Sardiniens Blütezeit: Die Nuraghenkultur (1500-500 v.Chr.)
Ihre wirtschaftliche und kulturelle Blüte erlebte die Insel in der Bronzezeit. Die vorgeschichtliche Kultur der Nuragher, nach ihren zyklopischen, aus tonnenschweren Steinblöcken errichteten Rundtürmen (sard. nurakes) benannt, brachte die am höchsten entwickelten Megalithbauten des westlichen Mittelmeeres hervor. Einst standen wohl etwa zehntausend Nuraghen auf Sardinien; über dreitausend von ihnen sind bis heute mehr oder weniger gut erhalten. Fast alle Nuraghen erhoben sich weithin sichtbar in der Landschaft und mußten schon allein durch ihr beeindruckendes Äußeres auf mögliche Angreifer abschreckend wirken.
Der typische Nuraghe besteht aus einem sich leicht nach oben verjüngendem Rundturm mit einem Innenraum, der von einem “falschen Gewölbe” überdeckt wird. Dieses besteht aus übereinandergelegten, vorkragenden Mauerringen, die eine so genannte Kragkuppel bilden. Größere Nuraghen besitzen zwei, gelegentlich sogar drei Stockwerke. Nicht selten wurden die Nuraghen im Laufe der Zeit zu komplexen Festungsanlagen ausgebaut, indem der bereits bestehende Hauptturm von einer Ringmauer mit Seitentürmen umgeben wurde.
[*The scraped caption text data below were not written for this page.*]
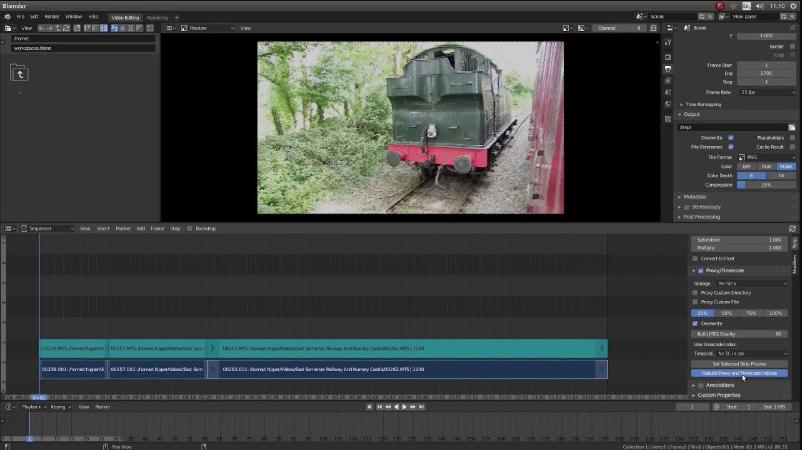 phần mềm edit video blender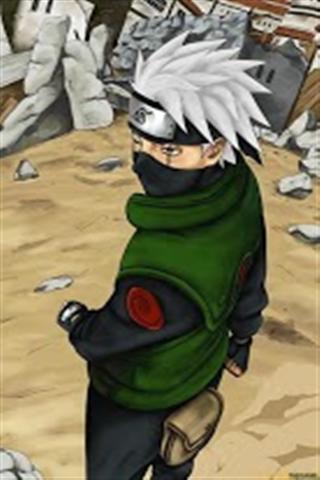 火影壁纸 Naruto HD Wallpaper 1 高清版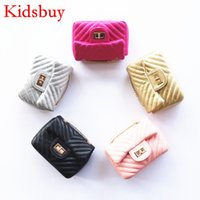Wholesale Childrens Bag Cute - Kidsbuy Small design Shoulder Bags for Childrens Kids PU Leather Lovely Purse Girls Cute Messenger Bag Toddlers Christmas gift bags KB088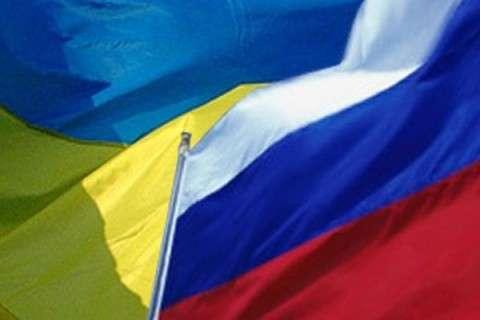 Для Украины выход есть!
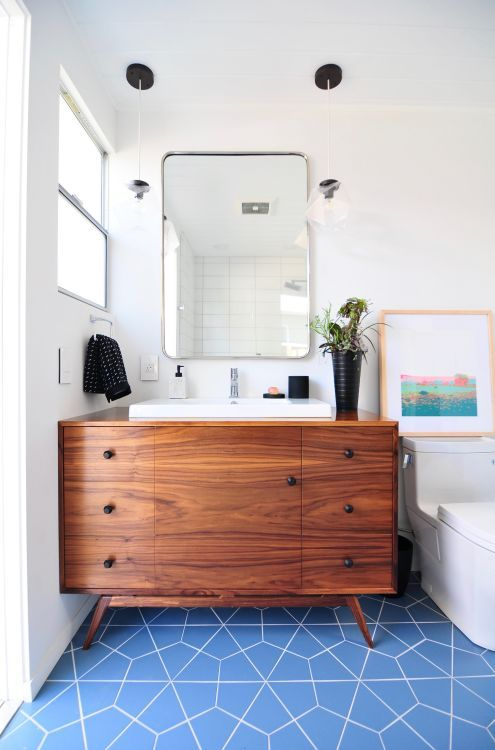 statement vanities are a very big thing in bathrooms right now rh pinterest com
Diese meisterhaften Festungsbauten verdeutlichen den kriegerischen Charakter der Nuraghenkultur. Die einzelnen Stämme oder Sippen waren offenbar trotz gemeinsamer Sprache und Kultur auch untereinander verfeindet. In Zeiten kriegerischer Auseinandersetzungen mit Nachbarstämmen dienten die Nuraghen, der jeweilige Hauptsitz einer Sippe, als wehrhafte Zufluchtsstätten. In Friedenszeiten lebten die Menschen in kleinen Dörfern aus eng zusammengedrängten Rundhütten, die äußerlich den heute noch vereinzelt anzutreffenden Hirtenhütten (pinnètas) glichen. Diese Hüttendörfer befanden sich in der Nähe größerer Nuraghen, jedoch oft auch weit von ihnen entfernt. Der genaue Zusammenhang zwischen Wohnstätten und fluchtburgartigen Nuraghen ist nicht geklärt.
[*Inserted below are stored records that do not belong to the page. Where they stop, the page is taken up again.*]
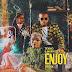 [Music] Tekno Ft. Mafikizolo – Enjoy (Remix)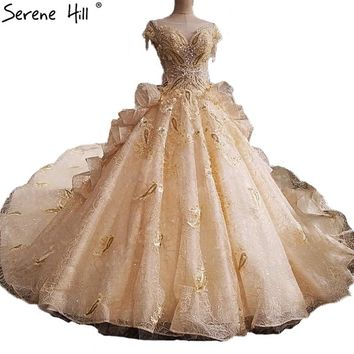 Fashion Luxury Sexy Bridal Wedding Dresses Pearls Sequined Lace Train High-end Wedding Gowns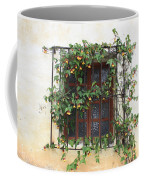 Mission Window With Yellow Flowers Coffee Mug
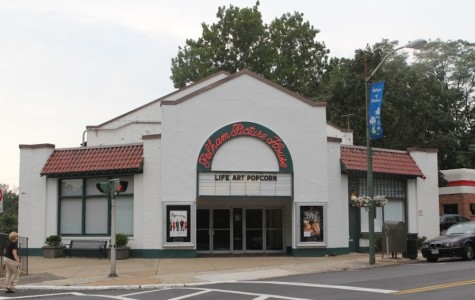 Fifth grade takes classes at Picture House to make memory movies; red carpet premiere set for June 12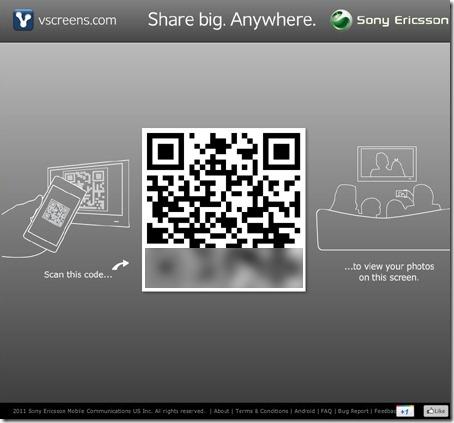 20111120vscreens.com1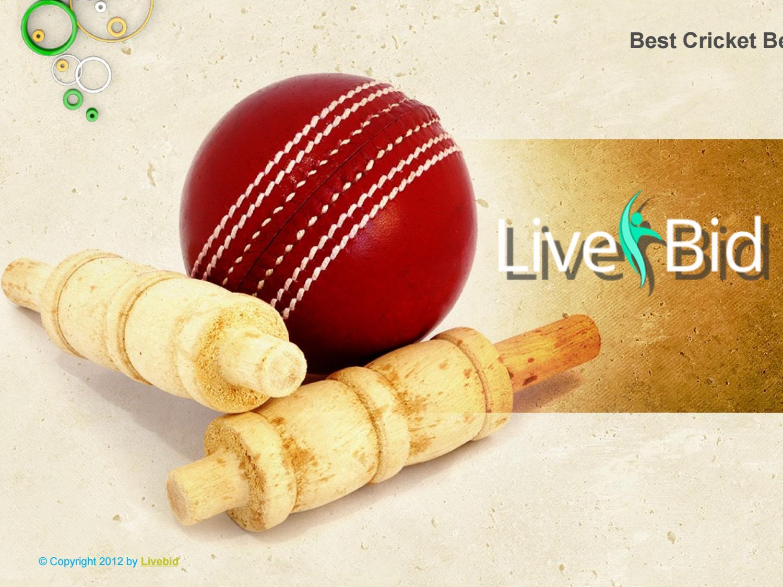 Online cricket bet app game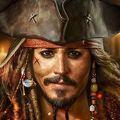 加勒比海盗战争之潮游戏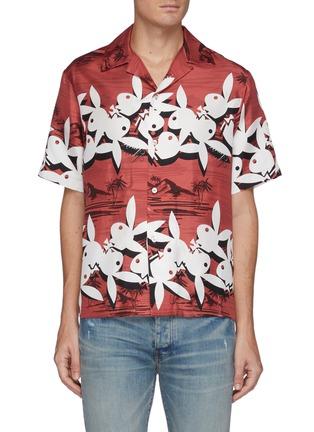 首图 - 点击放大 - AMIRI - X PLAYBOY椰树图案真丝衬衫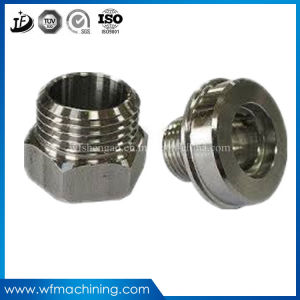 CNC Machining Machinery Metal Fabrication Parts pictures & photos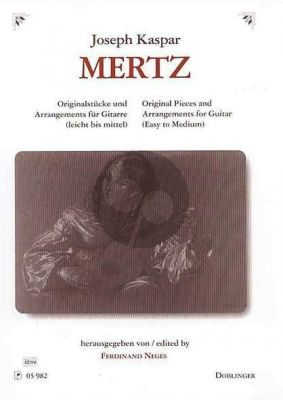 Mertz Originalstucke und Arrangements Gitarre (Ferdinand Neges)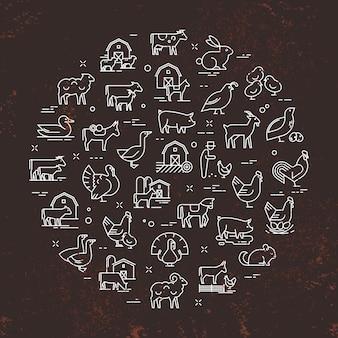 Conjunto de vetor circular de animais da fazenda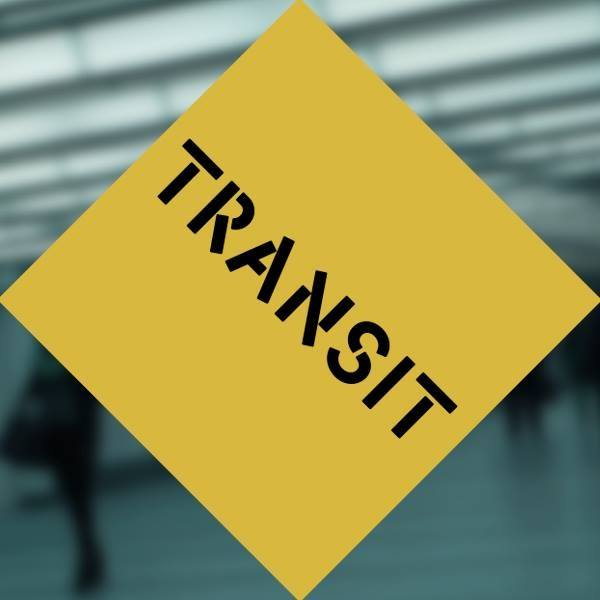 Transit-festival: The sound of tomorrow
Die Nuraghenkultur blühte nicht in insularer Abgeschiedenheit auf, sondern entstand in regem wirtschaftlichen und kulturellen Austausch mit anderen mediterranen Kulturen. Sardinien war als Handelspartner offenbar aufgrund seiner reichen Bodenschätze begehrt, vor allem wegen des im östlichen Mittelmeerraum recht seltenen Kupfers, das auf der Insel in verschiedenen Erzlagern vorkommt. Durch intensive Kontakte mit Zypern und der Mykenischen Kultur (1650-1050 v.Chr.) sowie nachfolgend mit den Phöniziern erhielten die Nuragher wesentliche Anregungen, die zu eigenständigen kulturellen Leistungen weiterentwickelt wurden.
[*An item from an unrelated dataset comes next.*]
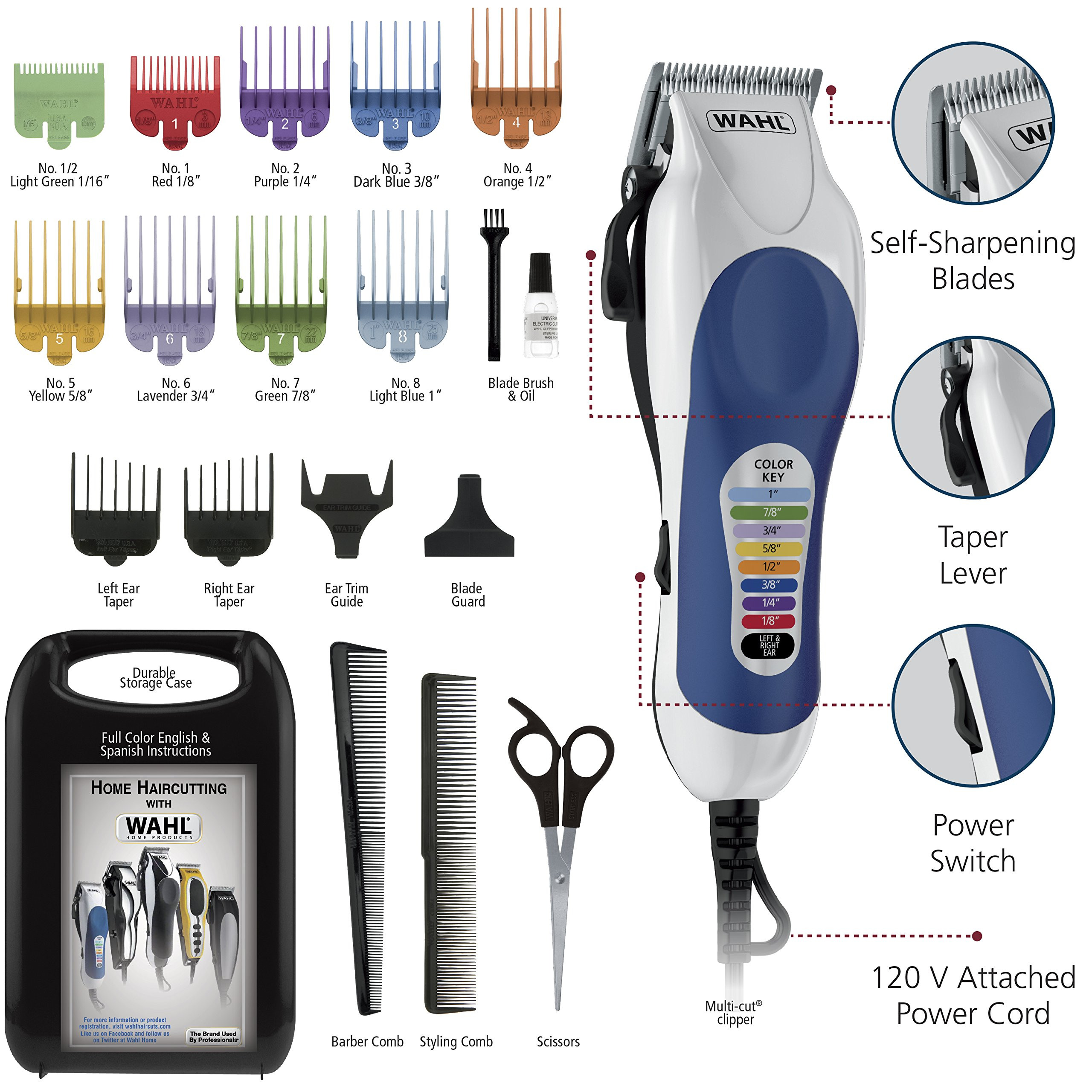 Wahl Color Pro Complete Hair Cutting Kit, #79300-400T by WAHL (Image #5)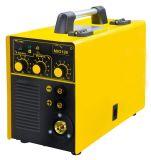 MIG 190 변환장치 IGBT MIG 용접 기계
Um das 10. Jahrhundert v.Chr. begannen die Nuragher mit der Herstellung kunstvoller Bronzestatuetten, die als Votivgaben an den Kultstätten aufgestellt, aber auch in großem Umfang exportiert wurden. Dargestellt sind Menschen aus allen Bevölkerungsgruppen, Haus- und Wildtiere, dämonische Wesen, Schiffchen sowie allerlei Werkzeuge und Gerätschaften. Noch heute erhält der Betrachter einen überaus lebendigen Einblick in die sozial geordnete Welt der Nuragher: Die Kleinbronzen zeigen Stammesfürsten, Krieger und Priester, aber auch Hirten und Bauern, Musikanten und Handwerker, Kranke und Geheilte. In den 1970er Jahren wurde die überraschende Entdeckung gemacht, daß die Nuraghenkultur auch freistehende Großplastiken hervorgebracht hat. Die aufgefundenen Bruchstücke von überlebensgroßen Steinfiguren zeigen Bogenschützen und Faustkämpfer. Ihre Datierung ist strittig, doch sollten sie bereits im 8. Jahrhundert v.Chr. entstanden sein (wofür stilistische Merkmale sprechen), so wären sie älter als die frühgriechische Großplastik - was einer wissenschaftlichen Sensation gleichkäme.